WILTON — The number of people using the Wilton Free Public Library is up, especially in the children’s area. So is the use of e-books, interlibrary loans and fundraising, Director David Olson told selectmen last week.
Along with providing the good news and being conscious of rising costs and needs, Olson asked selectmen their thoughts on working more cooperatively with the Farmington Public Library. He suggested a joint library card for users and saving by not duplicating purchases of some books.
Selectman Tom Saviello encouraged him to pursue the idea.
In the second-quarter fiscal year report, Olson and library staff highlighted efforts to adhere to voter suggestions.

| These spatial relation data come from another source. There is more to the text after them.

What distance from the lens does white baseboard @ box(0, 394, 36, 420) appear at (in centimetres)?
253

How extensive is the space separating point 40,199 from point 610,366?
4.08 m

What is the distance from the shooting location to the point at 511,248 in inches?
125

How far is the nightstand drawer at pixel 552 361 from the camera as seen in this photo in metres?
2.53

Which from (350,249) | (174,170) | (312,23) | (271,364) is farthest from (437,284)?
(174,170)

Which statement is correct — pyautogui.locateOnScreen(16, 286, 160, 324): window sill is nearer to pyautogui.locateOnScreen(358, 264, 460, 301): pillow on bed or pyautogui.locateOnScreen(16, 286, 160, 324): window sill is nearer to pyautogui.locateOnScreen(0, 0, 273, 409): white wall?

At the 2013 June annual town meeting, some voters questioned the library’s proposed $108,650 budget, which did not reflect decreases like those for other town departments. Some voters wanted to see more fundraising and financial transparency, while others spoke of the need for the library and its programs.
The private, nonprofit library is subsidized by the town.
More than $16,000 has been raised since the start of the fiscal year in July, Olson told the board. That is more than was raised during the previous fiscal year, he said.
Olson noted that the Black family’s haunted hayride, Blueberry Festival events and the Blueberry Farm donation helped, along with other activities.
“Selectmen challenged us this year to come up with a new fundraising event, for which they would match $250 in proceeds,” Olson said. “In November, we had a silent auction associated with hosting the Teachers’ Lounge Mafia at the library. We raised $850 from the auction.”
Selectmen promised him their checks will be provided at their next meeting.
The library’s endowment has shown a healthy growth over the past couple of years and is at $121,000, treasurer Chris Bennett reported.
Expenses for fuel oil, electricity, snow removal and insurance have increased. Two critical administrative computer systems needed replacement during the second quarter, Olson said.
Programs at the library have included art shows, poetry, author readings and a rug-hooking demonstration that developed into a monthly fiber arts group, Lynne Hunter of the adult services program said.
Increased use of the library’s website and Facebook page to highlight programs has increased attendance and provided feedback, Olson said.
As a Family Place Library since 2005, one of 13 in Maine, services and programming are developed to nurture the whole family, including young children, Cassandra Savage, children’s librarian, told the board.
“The program expands the traditional role of children’s libraries to include the whole family in supporting children’s growth and development,” Savage said. “All ages are welcome.”